Lines of data:
......

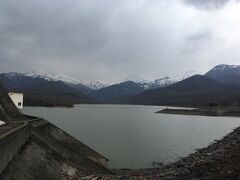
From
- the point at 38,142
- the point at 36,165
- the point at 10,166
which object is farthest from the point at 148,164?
the point at 10,166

......

Exercise aim — Turn the listing above into a JSON list of strings with one string per line. Skip blank lines and leave out the picture.

Full solution —
[
  "From",
  "- the point at 38,142",
  "- the point at 36,165",
  "- the point at 10,166",
  "which object is farthest from the point at 148,164?",
  "the point at 10,166"
]